Real-time high quality direct volume rendering is a computational intense task. So far, clusters for parallel rendering, specialized volume rendering hardware or the reconstruction of isosurfaces were approaches to reach interactive framerates. Emerged GPGPU techniques like Slicing are not able to deliver the same quality. The CUDA architecture enables fine grained access to massively parallel graphics hardware. Volt is an interactive direct volume renderer that takes advantage of these devices’ properties for high quality interactive ray casting.
Emitted radiation is accumulated in a front-to-back manner by the approximative integration of eye rays, whilst opacity is taken into account for early ray termination. Post-classification of samples reconstructed by trilinear interpolation is used in the shading process. The transfer function uses opacity correction of colors based on the integration step width. The colors are associated with opacities to avoid color bleeding. The approximation of surface normals is used for Blinn-Phong Shading and damping of homogeneous regions. Start and end points on eye rays are computed with a Kay & Kajiya Slab-Method bounding box test.
A CUDA thread matches to one ray. High framerates are achieved by the fine grained partitioning of data and computation. The graphical user interface, work package generation and rendering process are executed in parallel. The configuration data is partitioned according to its needs for updates, thus the transmission of unchanged data is reduced. The host supports each kernel call by precomputing all expressions which yield universal results for all rays. Various expensive divisions and exponentiations on the device are spared. The asynchronous kernel only executes computations which depend on the first ray and result in a pixel’s color.
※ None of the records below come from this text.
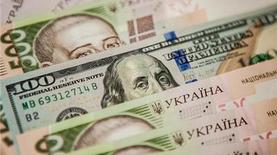 НБУ будет проводить валютные интервенции в новом формате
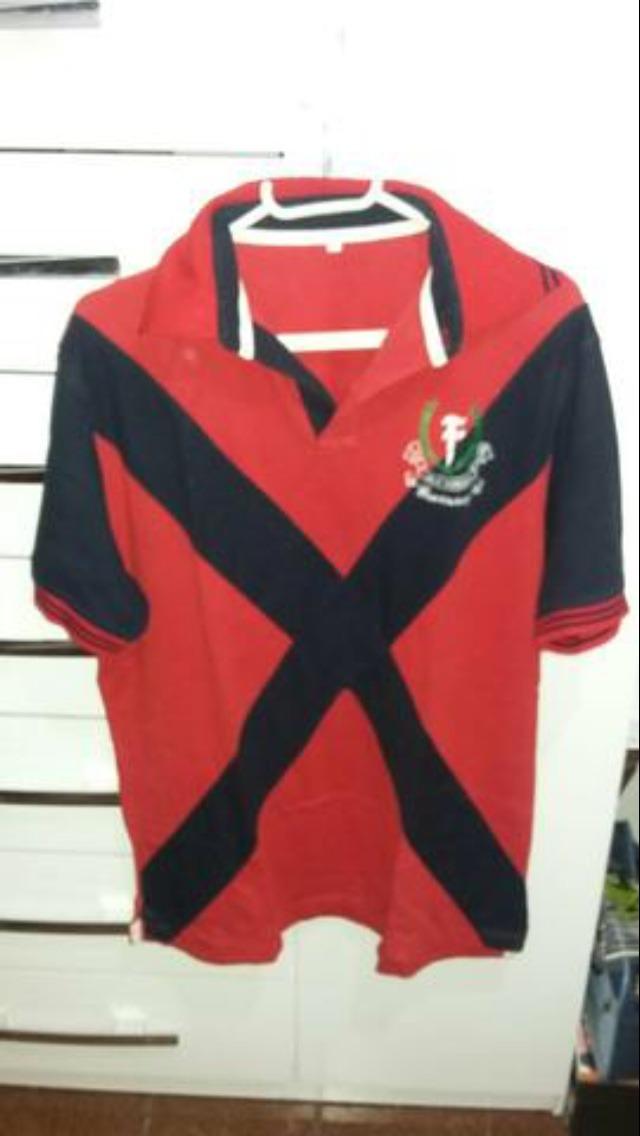Camisa Polo Vila Fundão Azul E Vermelho - R  150 f25925e371713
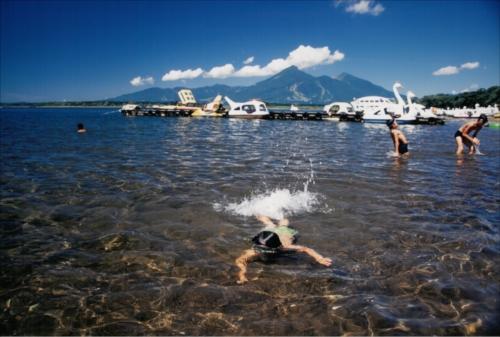「初泳ぎ」第4回猪苗代湖・裏磐梯湖沼フォトコンテスト入賞作品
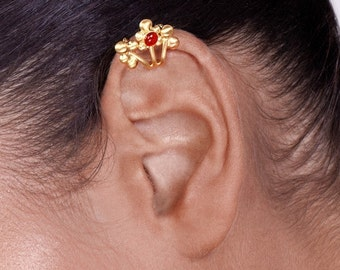 Gold Berries Ear Cuff with Gemstone - no piercing , gold ear cuff , ear cuff non pierced , berries ear cuff , ear cuff , woodland ear cuff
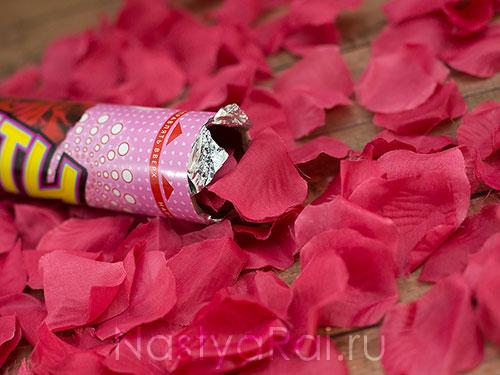 Бумфети с бордовыми лепестками роз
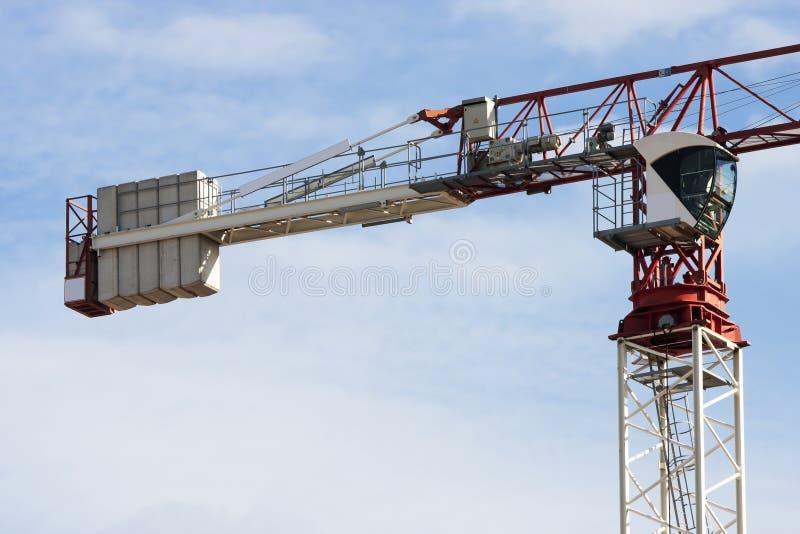 Máquina do guindaste de torre, operadores táxi e pesos da carga Céu atrás fotografia de stock royalty free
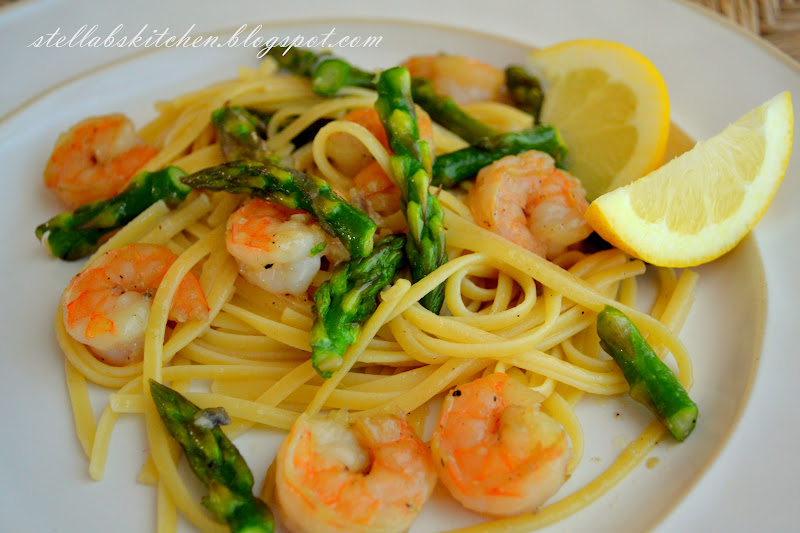 Stella B's Kitchen: Shrimp Scampi with Pan Roasted Asparagus ...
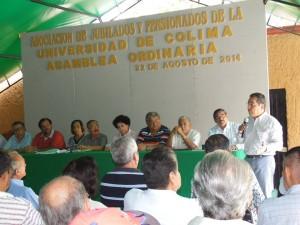 Carlos Salazar en reunión con Asociación de Jubilados y Pensionados de la Universidad de Colima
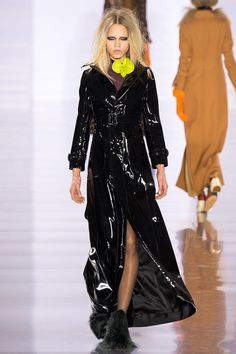 Maison Margiela Fall 2015 RTW Runway – Vogue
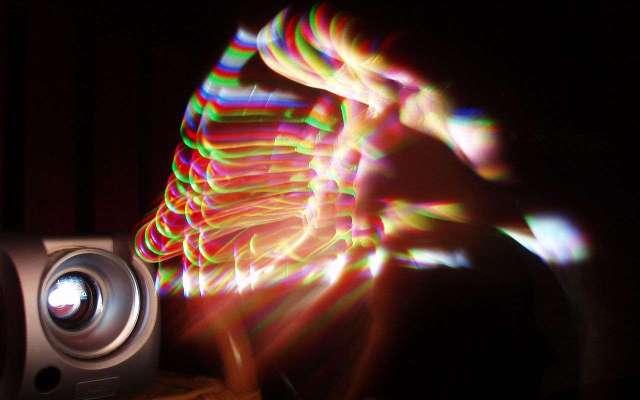 1280px-DLP_rainbow_effect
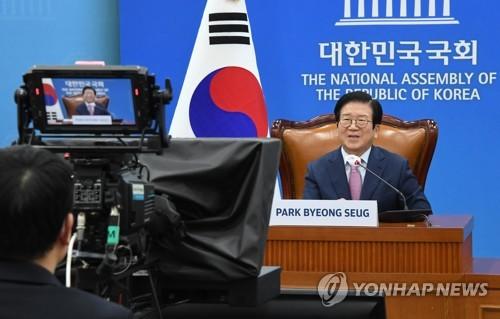 韩中议长在线会谈共商公平分配疫苗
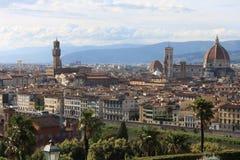 在佛罗伦萨意大利的VPanoramic视图有城市河的,托斯卡纳,意大利 免版税库存图片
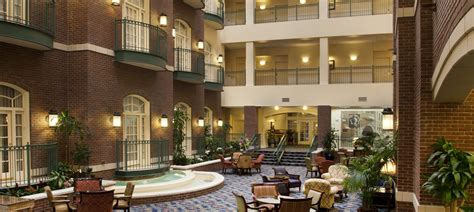 hotels  wichita ks hotel   town wichita kansas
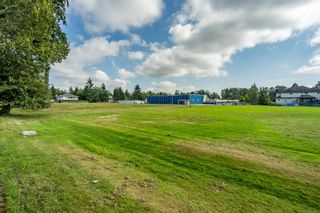Photo 70: 6868 CLEVEDON Drive in Surrey: West Newton House for sale : MLS®# R2490841
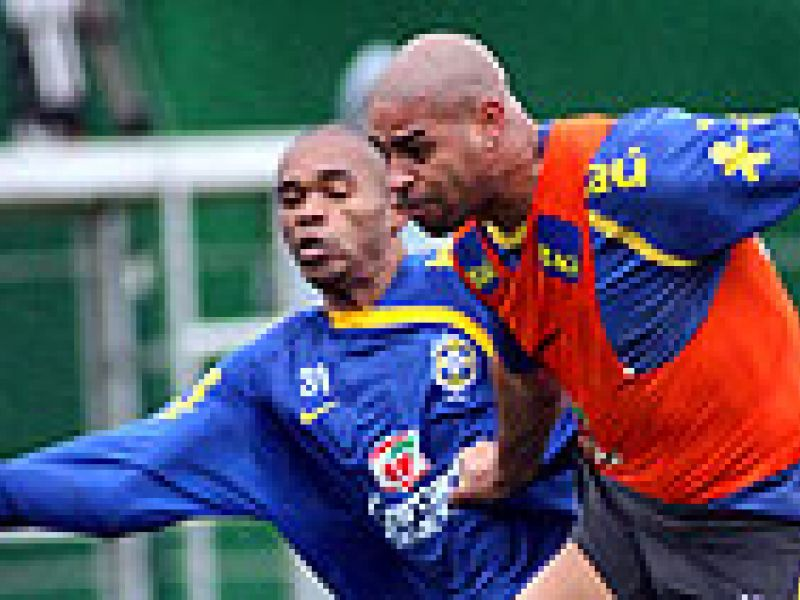 Adriano é destaque no treino da Seleção brasileira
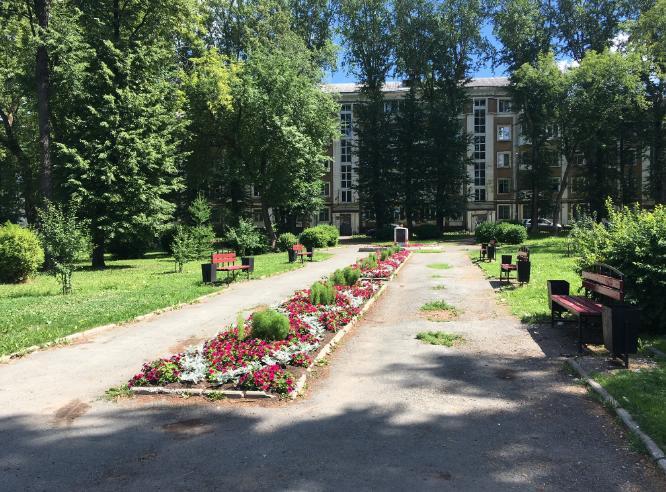 Сквер у дома специалистов в Перми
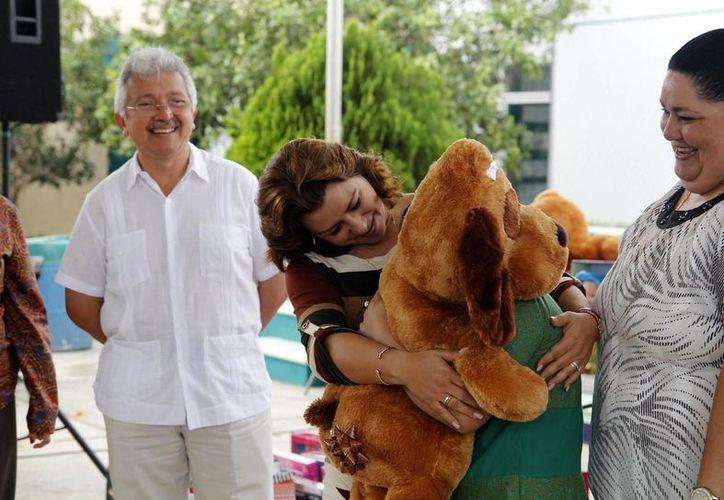 Autoridades del DIF Yucatán, encabezados por su presidenta, Sarita Blancarte de Zapata, llevaron alegría a los menores del Caimede. (SIPSE)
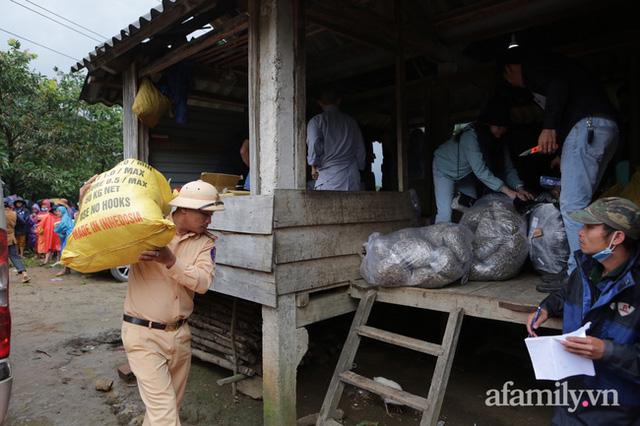 Đoàn cứu trợ đầu tiên băng sạt lở tiếp cận bà con Vân Kiều ở Quảng Nam: Ấm tình người nơi biên ải - Ảnh 7.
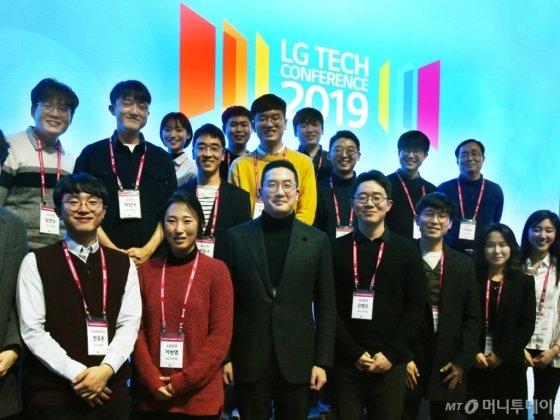 지난달 13일 오후 서울 강서구 마곡 LG사이언스파크에서 열린 'LG 테크 컨퍼런스'에서 구광모 LG그룹 회장(앞줄 왼쪽 세번째)이 초청된 이공계 인재들과 함께 기념사진 촬영을 하고 있다./사진제공=LG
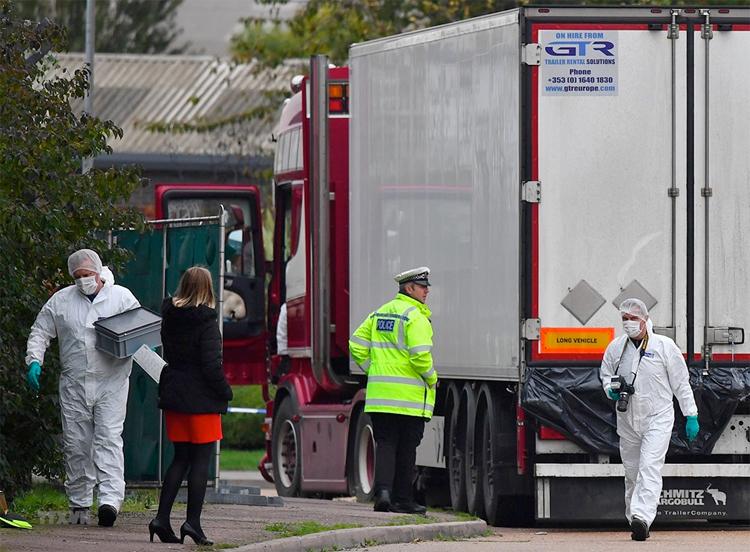 Cảnh sát Anh điều tra chiếc xe tải liên quan đến vụ việc. Ảnh: AFP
The special function units are used to interpolate the volume data and the transfer function lookup table. Configuration parameters are stored in constant memory as it is cached and broadcast access can be guaranteed. The quadratic arrangement of threads in warps increases performance because of less tight requirements for coalesced operations on global memory with recent hardware. The improved locality results in more cache hits and less diverging execution paths. Rarely used thread-private variables of a warp are stored in successive banks of shared memory. Register usage is also optimized by prohibiting inlining for some functions and by abandoning CUDA vector structures and dynamic array indexation where possible. Loops are unrolled manually if the compiler can’t do this because of conditional statements. Float types and intrinsic functions are preferred in kernel code.
Each CUDA thread uses 32 registers and 44 bytes of local memory. A block width of 4 and a height of 64 yields 256 threads in each block and the kernel allocate 5120 bytes of shared memory and 352 bytes of constant memory. Hence pipeline hazards and operations on off-chip memory are both sufficiently hidden. If compiled without shading, only 14 registers are used. The results are based on renderings of the VisMale dataset with an integration step width of 0.49 times the shortest voxel edge. The function values [0,40] are assigned an alpha of 0 for all measurements. Values [41,255] are assigned an alpha of 15 for low, 63 for medium and 255 for high opacity. The integration of a ray is stopped by early ray termination if its saturation exceeds 95% and it is globally limited by the bounding box. All used datasets are kindly made available by [Röt06].